It’s the sort of moment that makes a professor stop and take stock. During a recent class on forest management, Professor Tat Smith’s students asked whether the northern communities decimated by a recent downturn in Canada’s forest industry should have a future. “Some students said, ‘Maybe we have to tell those communities that we can’t sustain the traditional logging activity that feeds the pulp-and-paper and wood-products industries.’ There are big questions being asked,” recalls Smith.
Students are not the only ones asking the big questions. As the Faculty of Forestry enters its second century, its scientists are investigating a range of pressing issues – from climate change and habitat loss to the economic sustainability of one of Canada’s bedrock industries. “These are exciting times,” says Smith, who was appointed dean in 2005 after academic postings at the University of New Hampshire and Texas A&M University. “It’s no less exciting than when the faculty’s founders in 1907 asked, ‘How are we going to make a living out of the bush?’”
These days, the answer would surprise those who think foresters merely manage timber. Smith cites the research of Professor Mohini Sain, director of U of T’s Centre for Biocomposites and Biomaterials Processing, who is developing ways to use wood microfibres and nanofibres in moulded plastic products. Sain claims that within five years, processed plant fibres could be used to make up 25 per cent of a car.
Several other faculty members are developing sustainable urban forests. Properly planted street trees can help cool cities and offset greenhouse gas emissions associated with the use of air conditioning. Professor Jay Malcolm is examining the impact of global warming on Ontario forests. And John Caspersen, an assistant professor of forest ecology and silviculture, has been studying the effects of forest management on the structure and composition of forest ecosystems.
Smith is interested in the potential of forests as a source of renewable energy. The plant material cast off in traditional pulp-and paper processing, for example, is rich in chemical compounds that have high energy content. Smith is involved with a team trying to develop a bio-refinery in eastern Ontario that could increase the use of primary wood products while reducing the energy needed in pulp-and-paper processing. The area has endured the closure of a Domtar plant and is eager for new opportunities. “The pulp-and-paper industry could go from relying heavily on fossil fuels to depending more on renewable sources of energy and weaning itself from the electrical grid,” says Smith. “The question is: Where will the capital come from to build these new types of refineries?”

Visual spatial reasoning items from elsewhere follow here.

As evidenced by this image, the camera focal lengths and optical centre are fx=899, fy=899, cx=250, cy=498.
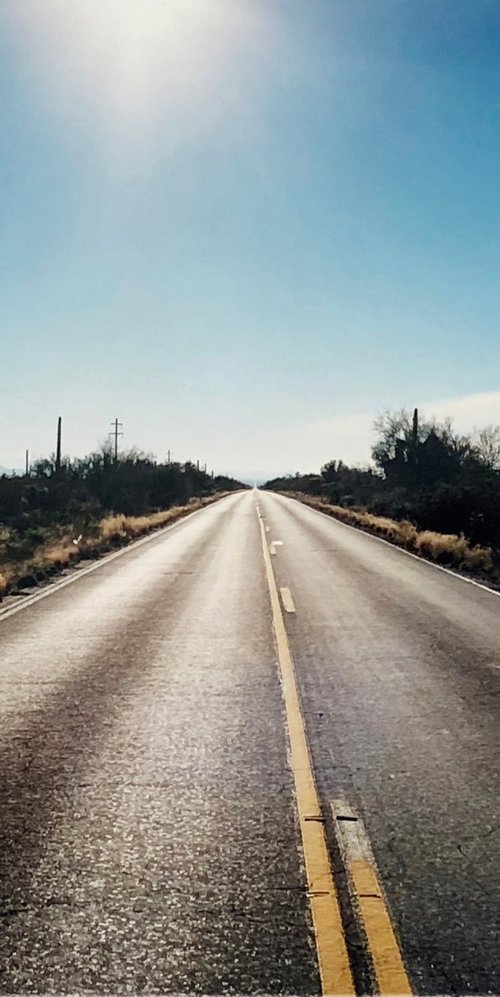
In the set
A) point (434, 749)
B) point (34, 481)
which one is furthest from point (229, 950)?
point (34, 481)

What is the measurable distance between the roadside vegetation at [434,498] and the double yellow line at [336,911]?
15.5 m

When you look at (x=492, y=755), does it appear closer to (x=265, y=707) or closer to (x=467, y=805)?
(x=467, y=805)

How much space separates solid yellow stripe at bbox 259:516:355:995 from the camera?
351 cm

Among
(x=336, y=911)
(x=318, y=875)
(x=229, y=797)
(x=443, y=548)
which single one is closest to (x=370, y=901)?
(x=336, y=911)

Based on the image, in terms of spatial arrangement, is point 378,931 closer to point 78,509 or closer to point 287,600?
point 287,600

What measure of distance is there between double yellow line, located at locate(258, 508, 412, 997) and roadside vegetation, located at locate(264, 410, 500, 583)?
1554 centimetres

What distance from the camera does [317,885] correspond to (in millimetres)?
4254

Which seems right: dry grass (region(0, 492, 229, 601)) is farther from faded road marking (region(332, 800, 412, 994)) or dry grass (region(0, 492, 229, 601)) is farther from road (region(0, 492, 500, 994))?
faded road marking (region(332, 800, 412, 994))

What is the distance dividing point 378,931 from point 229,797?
6.00 ft

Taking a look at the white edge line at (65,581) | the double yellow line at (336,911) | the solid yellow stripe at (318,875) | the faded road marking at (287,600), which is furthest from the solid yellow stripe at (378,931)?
the white edge line at (65,581)

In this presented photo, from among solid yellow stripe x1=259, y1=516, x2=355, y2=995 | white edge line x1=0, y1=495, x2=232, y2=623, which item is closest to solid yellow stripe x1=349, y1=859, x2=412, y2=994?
solid yellow stripe x1=259, y1=516, x2=355, y2=995

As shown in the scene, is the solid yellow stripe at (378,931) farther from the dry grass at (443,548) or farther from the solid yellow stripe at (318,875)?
the dry grass at (443,548)

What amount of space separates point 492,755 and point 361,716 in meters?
1.39

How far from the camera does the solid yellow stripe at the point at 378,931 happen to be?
3.45m
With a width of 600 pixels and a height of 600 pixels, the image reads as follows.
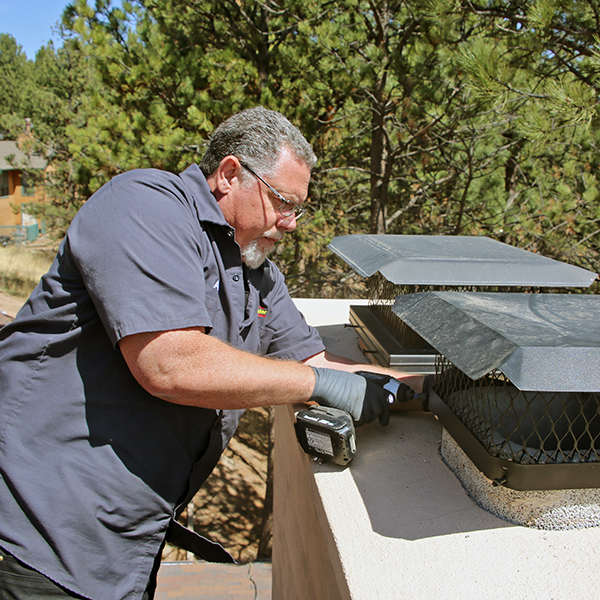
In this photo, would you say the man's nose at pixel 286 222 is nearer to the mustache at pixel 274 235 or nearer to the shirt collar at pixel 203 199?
the mustache at pixel 274 235

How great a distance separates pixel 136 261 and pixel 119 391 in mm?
419

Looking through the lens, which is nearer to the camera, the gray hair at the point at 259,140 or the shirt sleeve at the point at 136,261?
the shirt sleeve at the point at 136,261

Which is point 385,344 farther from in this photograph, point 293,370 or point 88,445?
point 88,445

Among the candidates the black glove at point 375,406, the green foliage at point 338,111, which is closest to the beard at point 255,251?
the black glove at point 375,406

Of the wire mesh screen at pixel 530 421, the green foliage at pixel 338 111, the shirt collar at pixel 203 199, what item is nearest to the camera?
the wire mesh screen at pixel 530 421

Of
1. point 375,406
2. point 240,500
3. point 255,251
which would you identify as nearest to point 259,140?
point 255,251

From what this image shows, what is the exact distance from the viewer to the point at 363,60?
5613mm

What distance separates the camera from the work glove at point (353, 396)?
169 centimetres

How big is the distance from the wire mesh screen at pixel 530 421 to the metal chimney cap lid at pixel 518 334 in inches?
4.2

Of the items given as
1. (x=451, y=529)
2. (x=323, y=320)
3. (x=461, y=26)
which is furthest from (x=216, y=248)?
(x=461, y=26)

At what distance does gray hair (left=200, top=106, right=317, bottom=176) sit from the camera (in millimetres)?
1802

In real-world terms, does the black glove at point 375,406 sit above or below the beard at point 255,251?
below

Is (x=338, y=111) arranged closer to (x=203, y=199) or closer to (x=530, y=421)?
(x=203, y=199)

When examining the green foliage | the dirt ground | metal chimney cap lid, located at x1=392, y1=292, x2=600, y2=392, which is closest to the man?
metal chimney cap lid, located at x1=392, y1=292, x2=600, y2=392
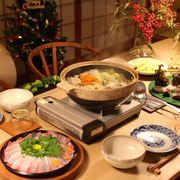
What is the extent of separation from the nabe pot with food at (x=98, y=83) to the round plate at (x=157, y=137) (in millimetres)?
194

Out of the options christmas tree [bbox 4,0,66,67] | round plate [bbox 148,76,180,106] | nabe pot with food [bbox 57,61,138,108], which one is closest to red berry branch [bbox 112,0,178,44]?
round plate [bbox 148,76,180,106]

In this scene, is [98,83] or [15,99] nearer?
[98,83]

He points out that the founding of the Faculty of Forestry a century ago helped bring greater scientific rigour to the management of one of Canada’s most abundant resources. Today, foresters study everything from bird migration to greenhouse gases and the standard of living in remote Aboriginal communities. “A hundred years ago, it was a question of how to get the wood out,” says Smith. “Now, our work affects everybody from downtown neighbourhoods to rural communities.”